Scripps, a McKinsey and Wharton-trained investment professional with two decades of private equity and long-short hedge fund experience, said that Black Lake Capital sees nearly 500 deals a year, with only a small percentage making it to the firm’s active deal queue.
“I try to meet at least one new management team a week, hopefully, two,” he said. “And we try to keep that kind of level of engagement, even when we’re in the middle of a process. You know, hopefully, those conversations are turning into our next opportunity. It can take more than a year from when we meet that team to when we close the transaction,” he added.
Scripps placed an enormous value on his firm’s flexible investment strategy, including the ability to do substantial minority recaps that provide an exit for other investors while still allowing the company to maintain a controlling stake.
“That flexibility can be really important to sellers,” he said, explaining that it allows sellers to maintain some ownership in the business and have a vested interest in its continued success.

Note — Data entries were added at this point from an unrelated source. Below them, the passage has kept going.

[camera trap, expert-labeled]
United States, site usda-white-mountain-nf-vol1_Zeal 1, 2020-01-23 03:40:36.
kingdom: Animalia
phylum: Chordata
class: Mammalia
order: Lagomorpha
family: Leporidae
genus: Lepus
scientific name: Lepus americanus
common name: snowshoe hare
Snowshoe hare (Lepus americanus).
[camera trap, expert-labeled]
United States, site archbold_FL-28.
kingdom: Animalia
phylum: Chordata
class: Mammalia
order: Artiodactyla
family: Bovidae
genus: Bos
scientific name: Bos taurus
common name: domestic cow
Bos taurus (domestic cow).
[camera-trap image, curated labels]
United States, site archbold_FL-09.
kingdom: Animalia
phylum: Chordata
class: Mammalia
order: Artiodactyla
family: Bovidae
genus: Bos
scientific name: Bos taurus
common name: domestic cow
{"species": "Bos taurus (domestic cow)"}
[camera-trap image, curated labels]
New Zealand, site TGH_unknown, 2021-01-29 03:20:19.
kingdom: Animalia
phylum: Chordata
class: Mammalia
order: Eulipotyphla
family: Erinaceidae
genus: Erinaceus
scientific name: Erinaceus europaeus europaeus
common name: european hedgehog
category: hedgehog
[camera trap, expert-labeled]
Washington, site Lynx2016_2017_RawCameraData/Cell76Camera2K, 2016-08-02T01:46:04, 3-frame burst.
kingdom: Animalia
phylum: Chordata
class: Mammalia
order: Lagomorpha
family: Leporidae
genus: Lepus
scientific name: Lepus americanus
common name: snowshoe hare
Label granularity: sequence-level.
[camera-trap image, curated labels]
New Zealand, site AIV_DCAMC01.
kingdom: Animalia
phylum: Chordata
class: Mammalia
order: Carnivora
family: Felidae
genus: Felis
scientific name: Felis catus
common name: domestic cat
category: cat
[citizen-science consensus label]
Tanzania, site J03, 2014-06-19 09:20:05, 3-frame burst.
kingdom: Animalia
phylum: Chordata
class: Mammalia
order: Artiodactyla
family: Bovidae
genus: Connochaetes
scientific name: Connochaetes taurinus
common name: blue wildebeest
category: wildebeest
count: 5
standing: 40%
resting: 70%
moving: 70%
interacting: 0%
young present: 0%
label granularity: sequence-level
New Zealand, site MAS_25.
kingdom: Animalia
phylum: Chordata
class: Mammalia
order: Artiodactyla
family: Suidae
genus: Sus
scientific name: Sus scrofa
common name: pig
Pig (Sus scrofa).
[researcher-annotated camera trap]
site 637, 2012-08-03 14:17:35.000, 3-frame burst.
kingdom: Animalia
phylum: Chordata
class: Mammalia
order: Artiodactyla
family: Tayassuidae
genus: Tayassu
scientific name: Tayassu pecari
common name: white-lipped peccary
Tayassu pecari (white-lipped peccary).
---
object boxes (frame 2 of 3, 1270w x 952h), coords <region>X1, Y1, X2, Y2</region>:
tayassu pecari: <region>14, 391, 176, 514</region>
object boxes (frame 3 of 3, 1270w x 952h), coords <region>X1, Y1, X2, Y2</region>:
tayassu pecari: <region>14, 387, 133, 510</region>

“We are comfortable with a lot of different structures…You just never know what’s going to happen. But being creative in terms of trying to meet the sellers’ goals of overall value while protecting our investors with a structure that doesn’t pay too much if the business performs at a low level or doesn’t hit the owner’s expectations,” he added.
While many private equity firms may have a myopic focus on financial engineering and achieving short-term gains, Scripps said that Black Lake Capital takes a more long-term view of its investments.
“We’re trying to sell ourselves as partners just as much as they’re trying to sell their business to us,” he said. “You know, what, what are we going to bring? What’s it like working with us? Everybody has horror stories about working with private equity? How can we sort of allay those fears?”